• _任务 A_: 下面这篇摘要中，研究者用什么方法调整CoP自支撑多孔膜的相结构？

• _摘录内容_:
+---+

Co3O4-Co2P自支撑多孔梯度膜结构调控及其析氧性能强化机制

Co3O4 is the most promising oxygen evolution reaction (OER) catalytic material to be practically applied. As the present Co3O4 is mostly powdery, adhesion agent should be coated on the substrate, which would make the structure and composition of the catalyst uncontrollable. And the binder coating would cast off due to the strong attack of bubbles. Therefore, it’s desirable to develop self-supporting porous films to improve the oxygen evolution properties. Co3O4-based film has the defects of low conductivity, single electronic structure and weak binding force, and it’s hard to meet the demand of practical industrial application as the OER performance is restricted by the structure of materials. In this research, the phase structure of CoP self-supporting porous film was adjusted by using phase separation-selective oxidation heat treatment method. The formation mechanism of Co-Co2P gradient film was analyzed, through exploring the effect of phase separation-oxidation heat treatment on the phase structure evolution and the diffusion behavior of P during phase separation process. The influence rules of oxidation heat treatment on the phase structure evolution of Co, Co2P and Co-Co2P were studied. Selective oxidation mechanism was illustrated and the phase structure controllable regulation of Co3O4-based self-supporting porous film was realized. The correlation of the phase structure gradient and physical-chemical properties (binding force, conductivity, oxygen vacancy), oxygen evolution properties of Co3O4-based self-supporting porous film was researched. And the strengthening ORE mechanism of phase gradient structure was analyzed, which provided theoretical basis and technological guidance for designing new-type oxide-based OER catalytic electrode with high efficiency and stability.

+---+

• _任务 B_: 在下面的条目里，找出所有含有字符串“Segment”的行，并把这些行抄下来。大小写要区分。

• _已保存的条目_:
+---+

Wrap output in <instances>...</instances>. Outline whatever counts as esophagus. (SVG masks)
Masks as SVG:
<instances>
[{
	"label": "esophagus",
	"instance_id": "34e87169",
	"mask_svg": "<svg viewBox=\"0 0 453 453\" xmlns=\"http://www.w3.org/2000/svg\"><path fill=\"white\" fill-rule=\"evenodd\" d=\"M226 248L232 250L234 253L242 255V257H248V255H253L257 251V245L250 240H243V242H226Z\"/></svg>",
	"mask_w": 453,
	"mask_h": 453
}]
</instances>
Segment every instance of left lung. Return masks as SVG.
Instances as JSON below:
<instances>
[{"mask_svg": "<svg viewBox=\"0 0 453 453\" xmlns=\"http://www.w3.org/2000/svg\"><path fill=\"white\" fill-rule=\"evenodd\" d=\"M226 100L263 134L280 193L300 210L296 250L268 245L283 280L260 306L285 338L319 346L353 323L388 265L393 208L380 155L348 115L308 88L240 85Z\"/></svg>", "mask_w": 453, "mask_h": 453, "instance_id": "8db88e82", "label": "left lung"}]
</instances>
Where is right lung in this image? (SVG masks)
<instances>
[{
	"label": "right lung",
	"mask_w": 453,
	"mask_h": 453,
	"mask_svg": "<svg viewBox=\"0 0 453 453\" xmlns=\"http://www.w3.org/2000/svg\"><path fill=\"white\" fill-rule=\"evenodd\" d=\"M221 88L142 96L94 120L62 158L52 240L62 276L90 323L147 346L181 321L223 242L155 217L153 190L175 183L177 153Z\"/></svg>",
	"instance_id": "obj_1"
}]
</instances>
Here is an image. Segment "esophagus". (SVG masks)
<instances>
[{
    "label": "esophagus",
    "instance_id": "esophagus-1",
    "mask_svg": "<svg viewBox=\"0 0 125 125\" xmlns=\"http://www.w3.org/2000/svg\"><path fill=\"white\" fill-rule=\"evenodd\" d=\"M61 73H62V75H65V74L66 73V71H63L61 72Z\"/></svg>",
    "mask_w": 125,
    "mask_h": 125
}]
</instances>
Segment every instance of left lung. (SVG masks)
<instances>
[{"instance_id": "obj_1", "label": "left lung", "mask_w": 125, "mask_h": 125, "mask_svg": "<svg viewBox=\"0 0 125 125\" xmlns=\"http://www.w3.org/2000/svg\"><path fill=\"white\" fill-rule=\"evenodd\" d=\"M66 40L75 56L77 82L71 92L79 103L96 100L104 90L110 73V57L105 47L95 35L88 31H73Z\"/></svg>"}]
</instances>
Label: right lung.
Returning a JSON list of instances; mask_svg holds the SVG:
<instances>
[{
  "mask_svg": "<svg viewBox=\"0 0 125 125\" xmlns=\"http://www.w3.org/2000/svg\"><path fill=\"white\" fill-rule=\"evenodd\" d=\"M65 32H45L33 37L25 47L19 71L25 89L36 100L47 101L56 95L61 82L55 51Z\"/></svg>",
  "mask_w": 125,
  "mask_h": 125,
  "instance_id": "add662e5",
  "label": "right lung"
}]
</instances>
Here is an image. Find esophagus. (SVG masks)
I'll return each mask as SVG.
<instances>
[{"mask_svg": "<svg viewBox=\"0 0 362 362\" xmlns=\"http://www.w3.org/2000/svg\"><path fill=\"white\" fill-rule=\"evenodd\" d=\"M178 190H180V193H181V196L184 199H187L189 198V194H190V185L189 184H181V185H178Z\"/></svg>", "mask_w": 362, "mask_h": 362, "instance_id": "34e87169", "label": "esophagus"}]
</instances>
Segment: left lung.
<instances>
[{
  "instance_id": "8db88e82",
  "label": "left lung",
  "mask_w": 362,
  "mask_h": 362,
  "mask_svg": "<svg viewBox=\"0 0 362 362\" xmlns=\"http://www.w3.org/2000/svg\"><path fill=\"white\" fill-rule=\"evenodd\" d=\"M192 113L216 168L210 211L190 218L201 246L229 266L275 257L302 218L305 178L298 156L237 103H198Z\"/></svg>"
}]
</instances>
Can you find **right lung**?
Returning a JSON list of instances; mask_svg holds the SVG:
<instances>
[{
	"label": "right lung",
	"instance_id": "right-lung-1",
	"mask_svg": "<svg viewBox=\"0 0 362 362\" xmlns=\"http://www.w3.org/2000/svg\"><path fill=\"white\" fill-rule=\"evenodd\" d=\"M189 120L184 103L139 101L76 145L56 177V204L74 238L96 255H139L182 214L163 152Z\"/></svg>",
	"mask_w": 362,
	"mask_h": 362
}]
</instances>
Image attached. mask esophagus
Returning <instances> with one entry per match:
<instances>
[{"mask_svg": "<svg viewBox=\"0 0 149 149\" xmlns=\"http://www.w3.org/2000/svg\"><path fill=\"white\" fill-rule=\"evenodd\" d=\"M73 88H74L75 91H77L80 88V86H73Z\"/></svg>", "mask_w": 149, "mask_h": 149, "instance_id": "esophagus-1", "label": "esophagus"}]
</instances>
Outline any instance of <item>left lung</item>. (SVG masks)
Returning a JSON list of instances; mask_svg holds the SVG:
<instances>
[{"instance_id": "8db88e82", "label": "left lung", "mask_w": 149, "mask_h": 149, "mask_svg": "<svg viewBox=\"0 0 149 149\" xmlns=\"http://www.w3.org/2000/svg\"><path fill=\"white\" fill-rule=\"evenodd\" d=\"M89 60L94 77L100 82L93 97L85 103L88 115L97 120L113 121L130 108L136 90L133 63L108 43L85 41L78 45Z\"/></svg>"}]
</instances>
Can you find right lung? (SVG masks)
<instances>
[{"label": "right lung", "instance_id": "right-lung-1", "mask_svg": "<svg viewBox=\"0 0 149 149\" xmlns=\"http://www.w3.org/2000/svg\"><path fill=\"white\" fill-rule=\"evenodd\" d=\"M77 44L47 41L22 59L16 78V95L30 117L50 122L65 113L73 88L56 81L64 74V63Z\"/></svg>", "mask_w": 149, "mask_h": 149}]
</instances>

+---+

• _完整回答 A_: 用的是相分离-选择性氧化热处理法。

• _完整回答 B_:
Segment every instance of left lung. Return masks as SVG.
Here is an image. Segment "esophagus". (SVG masks)
Segment every instance of left lung. (SVG masks)
Segment: left lung.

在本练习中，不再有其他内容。